Instructions to follow
Repeat the material below word for word, from the line that contains "Among the items" through the end of the material, and leave out the pictures.

Input material
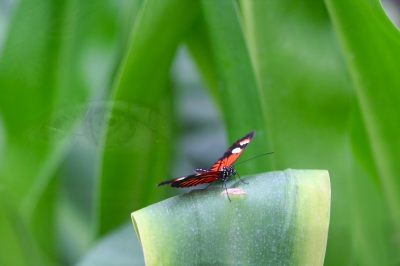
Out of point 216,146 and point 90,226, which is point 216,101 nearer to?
point 216,146

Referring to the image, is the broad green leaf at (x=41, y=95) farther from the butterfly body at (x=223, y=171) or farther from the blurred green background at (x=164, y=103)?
the butterfly body at (x=223, y=171)

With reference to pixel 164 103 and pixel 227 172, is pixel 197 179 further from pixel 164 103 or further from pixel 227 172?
pixel 164 103

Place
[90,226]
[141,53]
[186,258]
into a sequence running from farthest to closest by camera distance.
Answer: [90,226] → [141,53] → [186,258]

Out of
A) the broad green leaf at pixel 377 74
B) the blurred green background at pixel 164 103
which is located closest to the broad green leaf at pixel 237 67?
the blurred green background at pixel 164 103

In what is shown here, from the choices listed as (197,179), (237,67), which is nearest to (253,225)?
(197,179)

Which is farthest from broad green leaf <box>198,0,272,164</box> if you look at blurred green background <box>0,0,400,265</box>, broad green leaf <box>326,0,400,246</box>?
broad green leaf <box>326,0,400,246</box>

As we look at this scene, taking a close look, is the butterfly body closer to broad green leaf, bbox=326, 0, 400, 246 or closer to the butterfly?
the butterfly

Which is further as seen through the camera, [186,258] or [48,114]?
[48,114]

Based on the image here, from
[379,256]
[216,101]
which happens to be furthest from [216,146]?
[379,256]
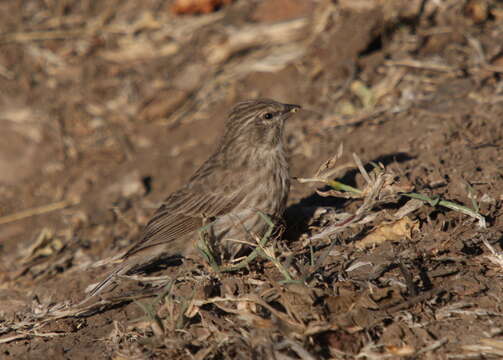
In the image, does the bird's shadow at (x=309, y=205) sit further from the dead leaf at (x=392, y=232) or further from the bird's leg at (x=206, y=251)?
the bird's leg at (x=206, y=251)

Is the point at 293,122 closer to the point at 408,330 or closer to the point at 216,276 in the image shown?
the point at 216,276

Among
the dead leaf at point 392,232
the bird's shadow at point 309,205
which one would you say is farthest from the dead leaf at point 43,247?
the dead leaf at point 392,232

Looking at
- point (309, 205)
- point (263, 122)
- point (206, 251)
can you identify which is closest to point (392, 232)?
point (309, 205)

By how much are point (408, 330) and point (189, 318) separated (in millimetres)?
1476

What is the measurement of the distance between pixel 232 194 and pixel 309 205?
32.7 inches

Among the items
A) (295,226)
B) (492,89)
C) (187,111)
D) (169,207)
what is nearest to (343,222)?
(295,226)

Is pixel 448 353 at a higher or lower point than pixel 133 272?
higher

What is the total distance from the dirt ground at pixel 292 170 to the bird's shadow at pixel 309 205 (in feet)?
0.10

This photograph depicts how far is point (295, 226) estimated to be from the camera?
6.11m

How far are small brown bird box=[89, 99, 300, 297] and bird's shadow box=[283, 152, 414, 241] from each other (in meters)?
0.19

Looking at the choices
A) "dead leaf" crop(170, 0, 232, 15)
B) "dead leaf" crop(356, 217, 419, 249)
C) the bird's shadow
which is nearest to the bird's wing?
the bird's shadow

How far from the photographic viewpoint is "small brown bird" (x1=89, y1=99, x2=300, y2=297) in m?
6.08

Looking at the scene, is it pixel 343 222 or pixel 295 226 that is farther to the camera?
pixel 295 226

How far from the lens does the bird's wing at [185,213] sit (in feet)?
20.7
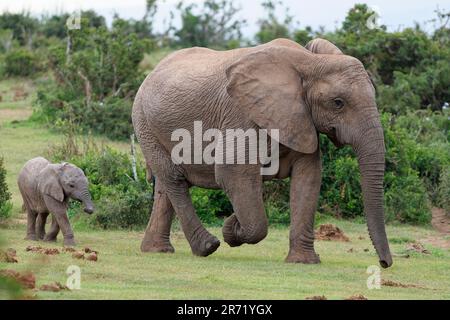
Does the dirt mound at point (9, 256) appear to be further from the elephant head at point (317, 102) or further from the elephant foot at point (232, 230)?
the elephant head at point (317, 102)

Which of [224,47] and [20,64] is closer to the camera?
[20,64]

Answer for the task
Among the items
A) (295,226)
B) (492,89)
C) (187,111)
D) (169,207)
what is nearest to (343,222)?
(295,226)

Is pixel 448 353 at a higher or lower point than pixel 133 272?
higher

What is the total distance from the dirt ground at pixel 292 170 to the bird's shadow at pixel 309 205 (in feet)?
0.10

This photograph depicts how far is point (295, 226) estimated to be from the camera?
6.11m

How far are small brown bird box=[89, 99, 300, 297] and bird's shadow box=[283, 152, 414, 241] from each other (in meters)?
0.19

Looking at the choices
A) "dead leaf" crop(170, 0, 232, 15)
B) "dead leaf" crop(356, 217, 419, 249)
C) the bird's shadow
which is nearest to the bird's wing?
the bird's shadow

How far from the photographic viewpoint is "small brown bird" (x1=89, y1=99, x2=300, y2=297) in m?
6.08

Looking at the scene, is it pixel 343 222 or pixel 295 226 that is farther to the camera?
pixel 295 226

How far from the lens does the bird's wing at [185,213] sit (in feet)?
20.7
Does the dirt mound at point (9, 256) appear to be further from the elephant head at point (317, 102) or further from the elephant foot at point (232, 230)?
the elephant head at point (317, 102)

Which of [224,47] and [20,64] is closer to the camera?
[20,64]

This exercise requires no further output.